Ask Dr. Conte: My Longterm Relationship Was Based on A Lie – What Do I Do Now?

Dr. Conte,

How does one re-group after being in a relationship many years, only to find out that it has been lie all along?

Thanks, 

Molly*

Molly,

First, my heart goes out to you for the pain you’re experiencing. A broken heart is an awful feeling, and many times, it can leave us believing that we will never rebound or find anyone ever again. There is hope that things will change, however, and I sincerely hope to convey that to you in my response. 

Every emotional experience—and I mean every single one of them—has a beginning, middle, and end. When our world is shattered and we find out that someone has been lying to us, we can begin to believe that we have also been living a lie; but the reality is, the love and dedication you gave your partner was, in fact, very real. Therefore, you have not been living a lie; only your partner has. Although this does not take away the pain that you’re experiencing, what I hope it does is show you that things are not as bleak as they probably feel right now. 

Relationships go through a series of stages from the whimsical first meetings to dealing with the stresses and repetition that every day life provides over years of being together. Regardless of how magical the initial connection of any relationship is, once relationships progress far enough to enter the stage of dealing with the minutiae of life, there can be a tendency for people to believe that something else exists out there that is much more than the strain of the everyday grind. For example, when people feel stuck in their lives or relationships, they often imagine that there is someone else out there who is perfect for them; someone, they imagine, with whom they would be able to escape the every day struggles just by being around. When that happens, often people engage in affairs and continually search for that “perfect” relationship. But no perfect relationship exists. There is no magical ride off into the sunset where people never encounter struggles again; there is only the reality that encompasses the ups and downs of being fully human.

In life, we are fortunate if we can find a partner with whom we can grow. And I can imagine that, by your question, you might be feeling right now as if you cannot or will not ever find an authentic relationship. But if I could reach through these words and into your heart, I would tell you that you can, and will, find a better relationship than the one you had. 

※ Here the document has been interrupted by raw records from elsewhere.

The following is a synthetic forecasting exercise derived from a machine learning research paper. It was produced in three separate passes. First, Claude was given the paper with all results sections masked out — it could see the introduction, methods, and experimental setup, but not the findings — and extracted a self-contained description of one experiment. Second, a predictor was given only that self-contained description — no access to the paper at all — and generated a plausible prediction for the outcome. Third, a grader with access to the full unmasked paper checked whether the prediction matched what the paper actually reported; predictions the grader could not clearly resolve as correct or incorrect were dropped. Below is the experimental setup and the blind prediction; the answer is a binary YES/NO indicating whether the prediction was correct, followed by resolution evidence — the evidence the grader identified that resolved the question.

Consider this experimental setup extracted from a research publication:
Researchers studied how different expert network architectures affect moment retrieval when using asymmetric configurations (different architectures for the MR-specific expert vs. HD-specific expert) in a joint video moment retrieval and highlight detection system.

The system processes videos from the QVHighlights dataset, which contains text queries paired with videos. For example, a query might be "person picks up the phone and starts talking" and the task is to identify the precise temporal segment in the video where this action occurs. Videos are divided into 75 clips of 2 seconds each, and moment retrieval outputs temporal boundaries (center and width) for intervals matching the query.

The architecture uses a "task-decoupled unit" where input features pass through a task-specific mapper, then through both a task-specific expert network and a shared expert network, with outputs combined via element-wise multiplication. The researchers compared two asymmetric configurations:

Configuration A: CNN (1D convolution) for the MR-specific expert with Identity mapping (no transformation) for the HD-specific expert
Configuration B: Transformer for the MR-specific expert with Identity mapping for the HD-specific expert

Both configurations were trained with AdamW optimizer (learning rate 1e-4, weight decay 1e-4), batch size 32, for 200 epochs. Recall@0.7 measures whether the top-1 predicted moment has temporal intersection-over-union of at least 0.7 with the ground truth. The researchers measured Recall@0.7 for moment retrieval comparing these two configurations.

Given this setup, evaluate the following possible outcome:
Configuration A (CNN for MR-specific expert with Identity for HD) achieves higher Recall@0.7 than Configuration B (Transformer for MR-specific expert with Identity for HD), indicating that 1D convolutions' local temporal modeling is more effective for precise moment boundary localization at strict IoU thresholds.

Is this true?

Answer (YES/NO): YES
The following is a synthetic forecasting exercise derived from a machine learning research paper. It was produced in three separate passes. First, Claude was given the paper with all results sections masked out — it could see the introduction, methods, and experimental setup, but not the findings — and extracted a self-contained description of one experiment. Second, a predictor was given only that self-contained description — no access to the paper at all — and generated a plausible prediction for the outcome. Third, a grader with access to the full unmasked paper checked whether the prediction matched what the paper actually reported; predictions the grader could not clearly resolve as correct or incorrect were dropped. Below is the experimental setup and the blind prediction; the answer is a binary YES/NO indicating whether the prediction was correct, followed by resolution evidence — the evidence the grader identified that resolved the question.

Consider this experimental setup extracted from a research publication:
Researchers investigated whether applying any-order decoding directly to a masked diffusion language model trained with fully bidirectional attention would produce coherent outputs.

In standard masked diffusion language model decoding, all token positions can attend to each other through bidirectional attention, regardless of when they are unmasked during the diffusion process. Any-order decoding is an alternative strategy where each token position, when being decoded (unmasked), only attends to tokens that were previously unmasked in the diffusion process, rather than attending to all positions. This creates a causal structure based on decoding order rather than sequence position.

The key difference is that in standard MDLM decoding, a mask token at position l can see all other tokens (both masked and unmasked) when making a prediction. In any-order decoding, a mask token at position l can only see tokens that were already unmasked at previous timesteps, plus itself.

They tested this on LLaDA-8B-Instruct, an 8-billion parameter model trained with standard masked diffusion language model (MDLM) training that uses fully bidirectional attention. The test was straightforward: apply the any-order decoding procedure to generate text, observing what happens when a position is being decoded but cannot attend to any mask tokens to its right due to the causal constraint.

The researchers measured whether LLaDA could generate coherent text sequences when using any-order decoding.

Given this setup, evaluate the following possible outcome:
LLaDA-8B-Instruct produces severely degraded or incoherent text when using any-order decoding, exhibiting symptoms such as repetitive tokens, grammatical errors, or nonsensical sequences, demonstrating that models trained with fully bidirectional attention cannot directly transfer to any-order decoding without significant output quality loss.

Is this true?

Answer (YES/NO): NO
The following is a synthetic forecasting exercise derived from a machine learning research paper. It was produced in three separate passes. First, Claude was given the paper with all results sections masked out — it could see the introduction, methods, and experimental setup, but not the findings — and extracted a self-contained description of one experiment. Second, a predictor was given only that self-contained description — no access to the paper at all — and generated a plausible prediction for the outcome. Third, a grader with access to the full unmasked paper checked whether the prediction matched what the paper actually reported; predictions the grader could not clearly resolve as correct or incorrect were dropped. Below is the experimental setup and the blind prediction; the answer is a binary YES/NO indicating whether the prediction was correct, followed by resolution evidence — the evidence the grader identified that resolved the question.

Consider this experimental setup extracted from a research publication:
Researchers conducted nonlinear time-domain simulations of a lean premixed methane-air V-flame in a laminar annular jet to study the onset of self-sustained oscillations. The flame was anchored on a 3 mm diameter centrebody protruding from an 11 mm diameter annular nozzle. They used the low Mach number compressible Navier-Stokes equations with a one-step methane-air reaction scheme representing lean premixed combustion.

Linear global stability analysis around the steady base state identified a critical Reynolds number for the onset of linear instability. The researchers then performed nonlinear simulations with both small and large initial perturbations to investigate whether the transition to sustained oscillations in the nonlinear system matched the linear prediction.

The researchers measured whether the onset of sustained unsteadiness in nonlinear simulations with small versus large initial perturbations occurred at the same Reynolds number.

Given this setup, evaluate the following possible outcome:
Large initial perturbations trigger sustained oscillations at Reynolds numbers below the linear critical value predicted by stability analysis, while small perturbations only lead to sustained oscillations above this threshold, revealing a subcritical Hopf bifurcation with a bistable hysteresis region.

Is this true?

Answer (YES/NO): YES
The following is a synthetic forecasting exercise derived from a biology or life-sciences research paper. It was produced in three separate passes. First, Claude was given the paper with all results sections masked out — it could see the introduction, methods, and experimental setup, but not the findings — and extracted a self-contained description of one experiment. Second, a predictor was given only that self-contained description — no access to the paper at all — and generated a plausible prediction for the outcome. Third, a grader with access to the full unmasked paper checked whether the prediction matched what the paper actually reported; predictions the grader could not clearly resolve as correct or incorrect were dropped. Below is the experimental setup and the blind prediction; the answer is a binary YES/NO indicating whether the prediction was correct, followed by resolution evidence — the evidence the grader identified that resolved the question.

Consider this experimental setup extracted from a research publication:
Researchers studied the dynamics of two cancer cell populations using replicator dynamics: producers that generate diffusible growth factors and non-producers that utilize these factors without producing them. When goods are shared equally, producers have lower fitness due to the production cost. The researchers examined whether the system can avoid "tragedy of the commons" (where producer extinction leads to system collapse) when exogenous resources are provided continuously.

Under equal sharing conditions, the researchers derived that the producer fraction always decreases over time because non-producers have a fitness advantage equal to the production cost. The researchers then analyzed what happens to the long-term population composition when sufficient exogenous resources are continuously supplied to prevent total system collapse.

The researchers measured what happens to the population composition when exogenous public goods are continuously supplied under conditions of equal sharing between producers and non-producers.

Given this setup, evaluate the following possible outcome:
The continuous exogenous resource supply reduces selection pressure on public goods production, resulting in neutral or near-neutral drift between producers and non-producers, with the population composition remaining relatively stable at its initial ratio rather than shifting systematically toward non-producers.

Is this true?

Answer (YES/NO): NO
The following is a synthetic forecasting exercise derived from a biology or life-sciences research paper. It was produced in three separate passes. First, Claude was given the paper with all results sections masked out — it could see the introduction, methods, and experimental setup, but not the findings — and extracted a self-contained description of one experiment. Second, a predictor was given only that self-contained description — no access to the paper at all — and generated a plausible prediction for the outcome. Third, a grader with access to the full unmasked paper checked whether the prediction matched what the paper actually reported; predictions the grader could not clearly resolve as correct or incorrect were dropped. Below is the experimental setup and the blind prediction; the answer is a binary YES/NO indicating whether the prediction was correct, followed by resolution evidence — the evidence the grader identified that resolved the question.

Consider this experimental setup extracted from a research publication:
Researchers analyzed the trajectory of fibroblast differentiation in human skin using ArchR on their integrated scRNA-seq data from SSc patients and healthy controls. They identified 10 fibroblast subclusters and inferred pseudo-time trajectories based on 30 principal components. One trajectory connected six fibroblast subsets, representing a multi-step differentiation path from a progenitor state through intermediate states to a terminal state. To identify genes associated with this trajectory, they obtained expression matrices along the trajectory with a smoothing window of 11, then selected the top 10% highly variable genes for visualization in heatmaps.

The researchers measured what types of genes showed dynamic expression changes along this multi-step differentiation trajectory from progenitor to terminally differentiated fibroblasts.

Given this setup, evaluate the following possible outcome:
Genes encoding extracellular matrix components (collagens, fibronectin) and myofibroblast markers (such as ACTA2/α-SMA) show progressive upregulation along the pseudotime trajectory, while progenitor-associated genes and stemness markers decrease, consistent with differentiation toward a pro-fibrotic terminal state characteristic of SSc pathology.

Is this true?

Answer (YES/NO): NO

My experience has taught me that people reach outside of their relationships because they believe they can find some magical connection that provides an escape from their lives—an escape that, ultimately, is not real. Partners rarely intend to hurt their loved ones by lying to them; in fact, just the opposite is true. Much dishonesty stems from people wanting to avoid hurting their partners, so they lie with the intention of protecting them. However, as I teach, people do not see your intentions, only your actions. So, despite people likely lying with the intention of protecting those with whom they are in a relationship, the reality is that their actions are hurting them much more deeply. In the end, the only thing that is real is the human condition. 

The language that you use with yourself will significantly shape your reality, so I want you to be mindful of a few things: Your life is not a lie. You are not living a lie. You have given of yourself truly to someone who was not in a spot where he or she was able to fully receive and honor that love. You are not a failure. You are not doomed to be alone. And although you will have to go through a period of emotional pain, I can promise you that all emotional experiences have a beginning, middle, and end. Therefore, I am confident that, no matter how painful all of this is for you right now, you will come out of the other side much stronger, and much more in touch with who you are. 

My recommendation for you is to get into counseling or to find someone with whom you can really talk things out. The more you talk things out, the more you can see exactly the type of words that you’re saying to yourself, and the way that those words are impacting you. One very important goal for you is to be accurate in your self-talk. On this website, you will find many articles describing the impact that your self-talk has on you. 

Sending you all the best and much peace,

Dr. Conte

*Names have been changed for privacy.